Quantifying the effect of projected abrupt climate change on global biodiversity

The fate of species and ecological communities in the face of novel climatic futures is increasingly becoming a topic of great concern. However, a large majority of climate change vulnerability studies consider futures of warming without incorporating the emergence of rapid and large-scale collapse of climate subsystems in the form of breaching tipping points. These drastic changes likely have major impacts on ecosystems worldwide, exposing species to stressful novel climate conditions without the time for adaptation or dispersal. My PhD thesis seeks to build an integrative, multi-dimensional view of this impact, understanding specific climatic variables that present risks in different regions and taxa.
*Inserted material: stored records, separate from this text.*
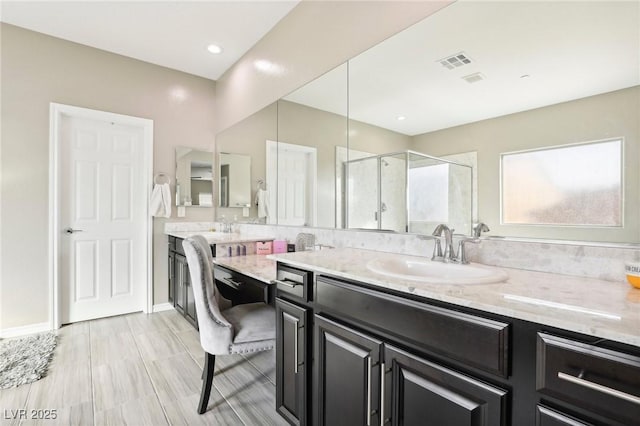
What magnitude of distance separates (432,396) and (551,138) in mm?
1044

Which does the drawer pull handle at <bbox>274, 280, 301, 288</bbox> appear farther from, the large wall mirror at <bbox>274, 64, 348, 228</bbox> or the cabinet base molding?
the cabinet base molding

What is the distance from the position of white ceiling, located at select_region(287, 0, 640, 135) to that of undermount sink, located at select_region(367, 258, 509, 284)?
2.24 ft

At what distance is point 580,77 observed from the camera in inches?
43.1

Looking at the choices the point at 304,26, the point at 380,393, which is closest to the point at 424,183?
the point at 380,393

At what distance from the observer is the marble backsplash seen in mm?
1048

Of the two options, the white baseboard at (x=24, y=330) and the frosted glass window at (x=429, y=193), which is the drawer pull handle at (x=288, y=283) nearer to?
the frosted glass window at (x=429, y=193)

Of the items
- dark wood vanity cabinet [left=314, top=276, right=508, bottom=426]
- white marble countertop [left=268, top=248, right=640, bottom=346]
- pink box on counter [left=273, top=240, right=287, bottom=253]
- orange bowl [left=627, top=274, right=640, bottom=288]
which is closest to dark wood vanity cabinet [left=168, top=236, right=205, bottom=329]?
pink box on counter [left=273, top=240, right=287, bottom=253]

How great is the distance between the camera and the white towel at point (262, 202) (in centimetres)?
286

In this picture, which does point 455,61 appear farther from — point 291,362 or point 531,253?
point 291,362

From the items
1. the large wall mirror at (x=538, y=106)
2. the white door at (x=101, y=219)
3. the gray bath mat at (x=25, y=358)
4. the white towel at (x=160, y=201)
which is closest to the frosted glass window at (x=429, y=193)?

I carry out these analyses using high-resolution daily-scale projections in the past and future for temperature and precipitation in three scenarios - one with only warming, one with warming and the collapse of the Atlantic Meridional Overturning Circulation (AMOC), and one with warming and the loss of the Amazon Rainforest. From this, I synthesize trends in a wide variety of climate variables, including maxima/minima of temperature/precipitation, annual-scale seasonality and climate variability, and the occurrence and properties of extreme events (namely heat-waves, cold-spells, and droughts). In my analysis, I also include an unprecedented amount of biodiversity, incorporating 54,250 species of terrestrial animals.

My PhD aims to lead towards identifying vulnerability scores for individual species and ecosystems, highlighting specific climatic changes most likely to drive biodiversity loss in different tipping-point scenarios, and identifying areas of significant conservation interest.